[Small river dragon (Dublin 2015). Foto Rb]
Erich Neumann, Storia delle origini della coscienza. Ed.
originale in lingua tedesca 1949. Traduzione di L. Agresti. Roma,
Astrolabio-Ubaldini, 1978
Come riscontra Carl Gustav Jung nella Prefazione, Neumann “prende le mosse […] dal simbolismo matriarcale, e, per esprimere in termini
concettuali quel che ha visto, adopera un simbolo, cioè l’Uroboros” (p. 11), ovvero il mito circolare del ritorno su di sé,
che Neumann assume come punto di partenza tanto della coscienza individuale quanto
di quella collettiva, secondo una teoria in base alla quale “nello sviluppo
ontogenetico la coscienza egoica dell’individuo deve percorrere i medesimi
stadi archetipici che hanno determinato lo sviluppo della coscienza all’interno
dell’umanità” (pp. 13-14).
I tre stadi di sviluppo mitologici, secondo Neumann, sono
l’Uroboros, il momento in cui tutto
coincide e si identifica nell’universo; la Grande
Madre, la fase corrispondente all’“uscita dall’Uroboros”

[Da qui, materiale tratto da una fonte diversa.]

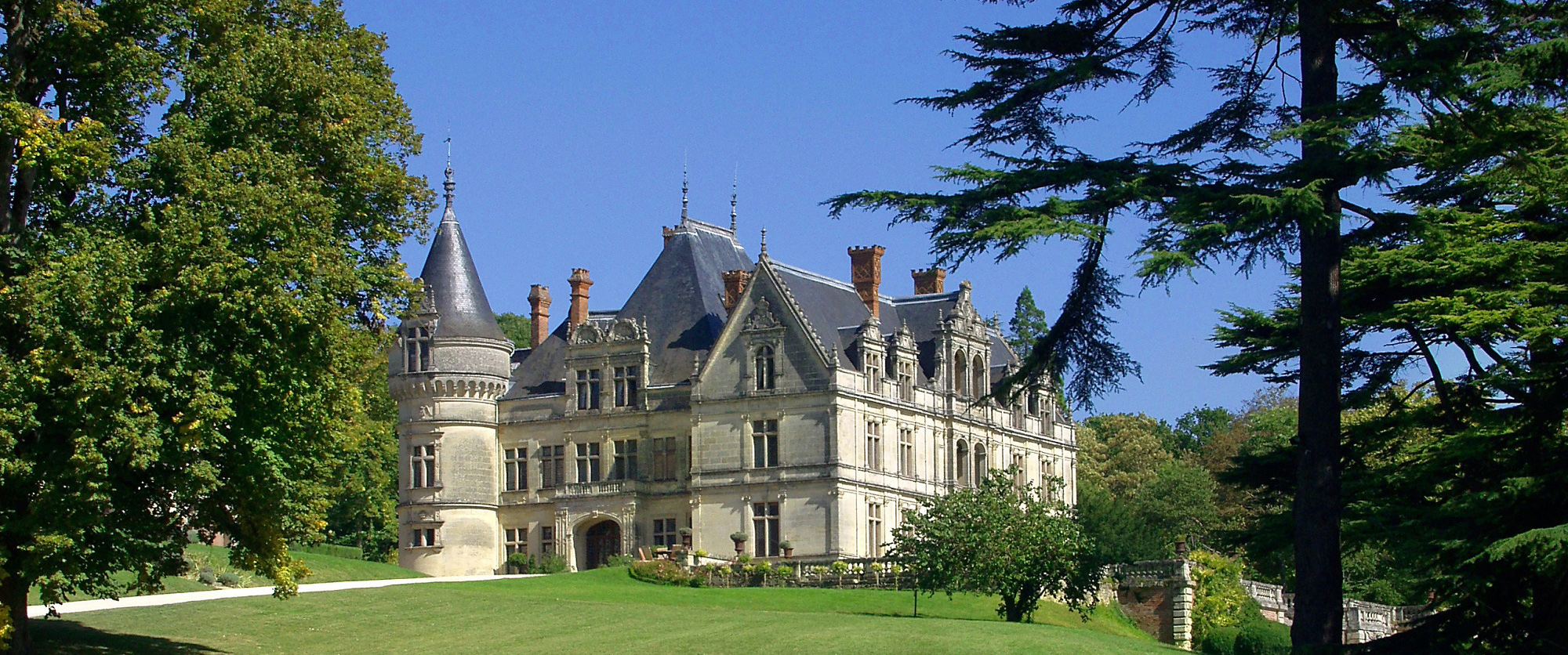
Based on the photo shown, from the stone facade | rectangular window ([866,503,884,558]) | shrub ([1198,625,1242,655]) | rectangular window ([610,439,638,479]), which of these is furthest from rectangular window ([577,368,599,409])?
shrub ([1198,625,1242,655])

con “la nascita e la discesa nel mondo inferiore della realtà pieno di
sofferenze” (p. 54); infine la separazione dai genitori, coincidente
mitologicamente con la Lotta contro il
Drago e la conseguente affermazione dello stadio eroico o della presa di
possesso della realtà.
Forse, a distanza di tempo dalla formulazione, l’evoluzionismo
di questa teoria può anche risultare meccanicistico e non del tutto
corrispondente alla realtà, per lo meno sul piano storico dell’elaborazione
mitologica.
Resta però l’ampio respiro, cosmico, della presenza del
simbolo e degli archetipi nella filogenesi e nell’ontogenesi, non solo
fascinoso, ma anche palliativo dell’angoscia esistenziale legata alle domande
di un realismo assoluto e soffocante.